Posted on: Apr 8, 2011


Risks of anchor failure

Recent accidents alerted us to the probability of weakened anchors on routes equipped in tropical, marine environments.
These anchors have been weakened by corrosion accelerated by the proximity of the sea and year-long, warm, wet climates. First samplings from some climbing areas in tropical marine environments showed that 10 to 20% of anchors could have a resistance as low as 1 kN to 5 kN (cf. Nominal climbing falls load anchors with forces of 1 kN to 5 kN; a 25 kN minimum bolt strength is required by the standards)!!

All the anchors concerned are stainless steel in accordance with the standard requirement. The low strength may be caused by oxidation, galvanic corrosion, and/or stress-corrosion cracking - a complete analysis is in progress within the UIAA Safety Commission. These mechanisms are further enhanced when metals that are inappropriate for use in marine environments are installed on cliffs in coastal areas.

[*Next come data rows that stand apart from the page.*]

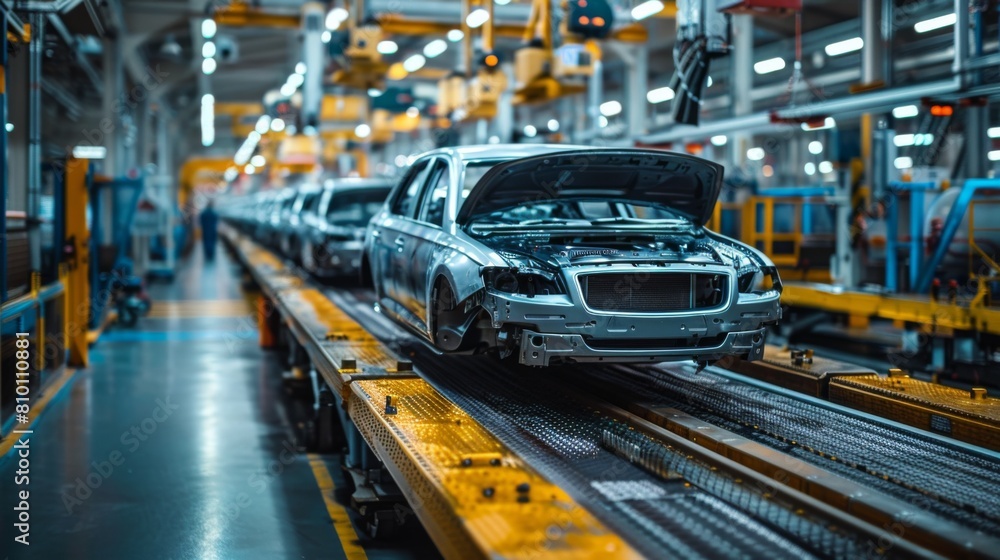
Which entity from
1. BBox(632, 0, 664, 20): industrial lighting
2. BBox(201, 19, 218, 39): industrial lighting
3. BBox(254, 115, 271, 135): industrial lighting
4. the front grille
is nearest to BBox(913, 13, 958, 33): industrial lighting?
BBox(632, 0, 664, 20): industrial lighting

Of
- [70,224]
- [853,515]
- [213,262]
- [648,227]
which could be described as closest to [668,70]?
[213,262]

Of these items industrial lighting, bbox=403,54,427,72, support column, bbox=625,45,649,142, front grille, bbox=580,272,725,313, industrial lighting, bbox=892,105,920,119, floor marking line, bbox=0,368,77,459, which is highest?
industrial lighting, bbox=403,54,427,72

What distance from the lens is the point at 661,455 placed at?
166 inches

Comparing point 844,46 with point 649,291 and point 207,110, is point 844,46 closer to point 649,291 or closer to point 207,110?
point 649,291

The many mechanisms and materials involved make it impossible for a climber to determine the integrity of a bolt by inspection.

Our advice if you climb on routes equipped in tropical, marine environments: Before any climbing, we strongly recommend that you enquire with the local climbers and/or with the local people who equipped the routes about the quality of the anchors in place. Some areas are regularly re-equipped. If the equipment is less than 3 years old, experience to date suggests that the probability of finding a weakened anchor is low, even though bolt failure has been known to occur within 9 months of installation.
On the other hand, if you detect signs of rust on the anchors, this can indicate a badly weakened anchor. In that case, do not load the anchor, and retreat from the climb (experience from the field shows that some anchors would break when loaded with only the weight of the climber).
Alert the local climbers/local people who take care of the maintenance of the climbing area, so that they can check and replace the weakened anchor; you could also replace the weakened anchor yourself.

Bolts

As a precautionary principle, we strongly advise you NOT to climb on routes in tropical, marine environments which show signs of rust on anchors and/or where you do not know either the person responsible for maintenance of the climbing area, or when the equipment was installed.
In the absence of reliable information about the integrity of anchors from the locals who maintain the bolts at a tropical, marine cliff, climbers must consider coastal, bolted routes as adventure terrain where all fixed anchors are questionable, as is the case in alpine climbing. Ultimately, it is the climber him/herself who is responsible for his/her decisions and actions regarding the integrity of the anchors.